Supramolecular chemistry is concerned with the organization of molecules in biological media, in materials and in all other molecular assemblies involving so-called "weak" or non-covalent bonds. Supramolecular chemistry is a vast field of investigation that has seen considerable growth since the 1987 Nobel Prize was awarded to three pioneering chemists, D. J. Cram, J.-M. Lehn and C. Pedersen, whose work highlighted what is now known as "host-guest" chemistry. It's worth noting that the thematic evolution of this field has led to the development of even more complex systems with varied functionalities (mechanical, electro-optical, etc.), including the molecular machines honored in 2016 by the Nobel Prize in Chemistry awarded jointly to J.-P. Sauvage, J. F. Stoddart and B. L. Feringa.

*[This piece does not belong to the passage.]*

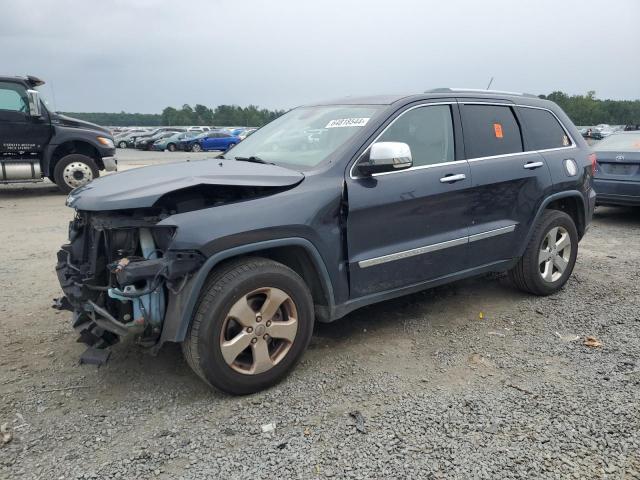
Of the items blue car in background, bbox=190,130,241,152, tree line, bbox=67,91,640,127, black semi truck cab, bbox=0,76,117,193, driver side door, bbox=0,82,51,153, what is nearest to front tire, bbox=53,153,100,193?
black semi truck cab, bbox=0,76,117,193

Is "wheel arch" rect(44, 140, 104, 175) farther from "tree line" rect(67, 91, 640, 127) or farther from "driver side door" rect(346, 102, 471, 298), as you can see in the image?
"tree line" rect(67, 91, 640, 127)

It was probably the phenomena of molecular recognition, often identified with "host-guest" chemistry, that contributed to the rise of supramolecular chemistry. In 1967, Pedersen showed for the first time that alkali metal salts could be solubilized in apolar organic solvents in the presence of a host molecule (a crown ether). These associations between two distinct entities to form a "host-guest complex" will not be limited to the recognition of metal cations. The recognition of neutral or charged molecules, metal cations, anions or even a fragment of a biological macromolecule, such as peptides or oligosaccharides, is based on concepts of complementarity and pre-organization, where steric and electronic affinities ensure the stability and selectivity of intermolecular associations. Major applications involve the transport, storage or transformation of molecular entities of interest. These often complex systems have opened the way to understanding the host-substrate interactions that underpin key processes in living systems, such as neuronal information transfer and drug-receptor interactions. They have also enabled the development of new catalytic processes, and the design of assemblies ranging from the nanometric (liposomes, micelles, liquid crystals) to the macroscopic (supramolecular polymers, crystal crystals, etc.), to name but a few examples.

The content of this first article refers mainly to organic chemistry concepts that were de facto linked to the emergence of supramolecular chemistry as defined by J.-M. Lehn. First, we present the non-covalent intermolecular interactions that form the basis of these reversible self-associating systems. In the next two sections, we present synthetic molecular receptors, highlighting the variety and complexity of covalent and self-assembled receptors. The final section deals with the phenomenon of molecular recognition and some of its applications, with a particular focus on supramolecular catalysis.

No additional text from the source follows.